Data Architecture:

Architecture includes much more than just designing the data model. By following proven procedures and techniques it is possible to enhance the quality of data. Making sure that future systems follow the enterprise-wide data architecture principle helps us to be versatile in handling unexpected situations. For e.g. having a standard policy on data capture, verification, validation and then accepted into an enterprise can substantially increase the quality of data thereby making it an invaluabel asset. We can rate data at an operational system level, an integrated system level, and/or with a data usage perspective. With this a company can achieve a deeper insight on what can be better for the company as well as what changes need to be incorporated at the enterprise level. Cognitive and predictive analysis can be done efficiently by using Conceptual Models, Logical Models and Physical Models for data required by any operational, reporting and analytical platform.

Data Processing:

Any business process we follow requires: validation, verification, derivation, addition or manipulation of existing information in an operational system.
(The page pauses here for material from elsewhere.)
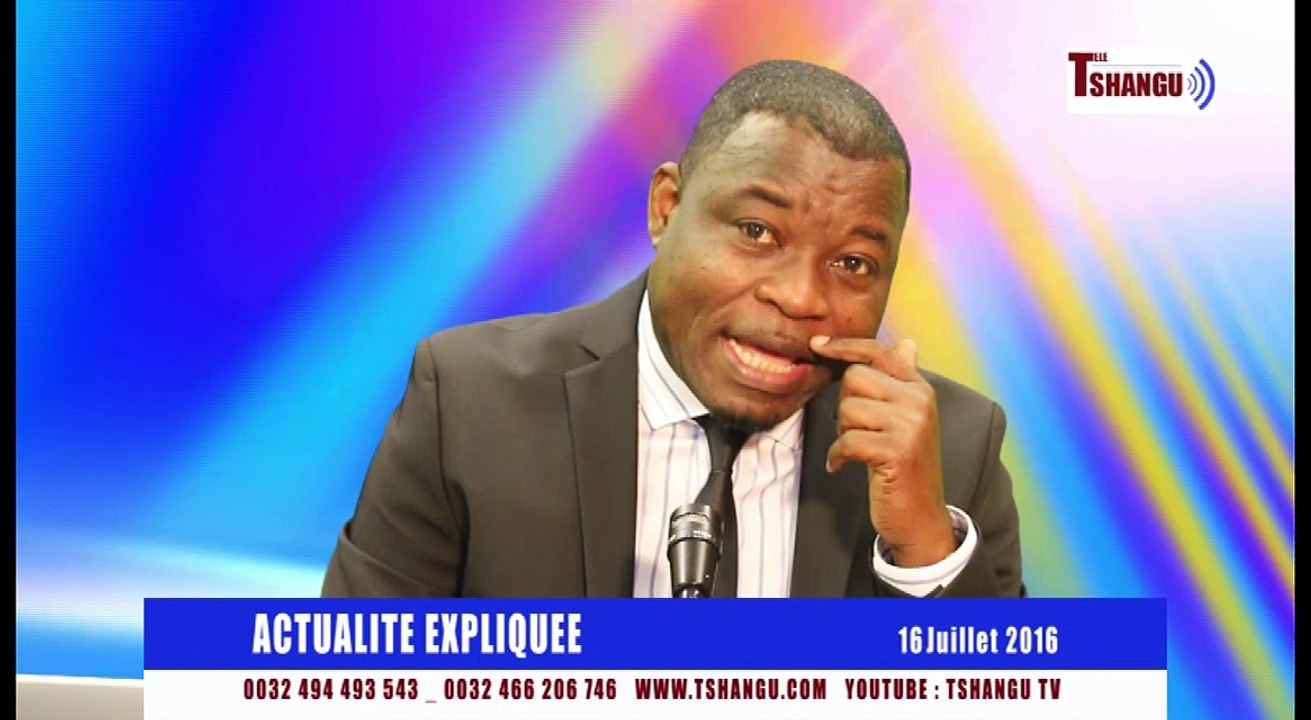 Actualité Expliquée : Que cache la démission de François Mwamba?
As a data services company, we understand this fact from various perspectives, be it: operational, reference data creation, and/or creating the analysis platform (BIDW).
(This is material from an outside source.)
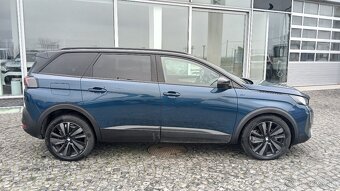 Peugeot 5008 1.5 BlueHDi 130k GT A/T - 5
We provide database services to various organizations that use Oracle, SQL Server, PostgreSQL, Teradata, MySQL, Sybase and/or DB2.
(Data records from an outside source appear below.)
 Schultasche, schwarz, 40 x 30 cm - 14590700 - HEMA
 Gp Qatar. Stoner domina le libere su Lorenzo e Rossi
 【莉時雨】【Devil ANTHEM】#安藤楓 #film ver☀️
We integrate data across an enterprise using both ETL and ELT models. Based on the investment already existing in the organization, we provide solutions which make more sense based on both current and future needs of the organization.

Data Quality:

Quality is a way we measure and achieve the perfect understanding of the how things are supposed to work and how they are working now. When there is a gap, we can focus on bringing more transparency, accountability and reusability to the data both at operational and enterprise levels. The moment data gets created at an enterprise level with more controls over creation, acquisition, standardization, we realize a sea of change can be brought to the overall data quality.

We always try to find current issues by analyzing existing tickets from the product system.After analysis, we will know the reason a ticket existed in the first place. It can be an issue of the process, human error, data error, network or an unresolved business issue. We can create a story board describing how we could have avoided this ticket from being generated. Addressing the issue with the perspective of data quality leads the IT systems to hold quality data.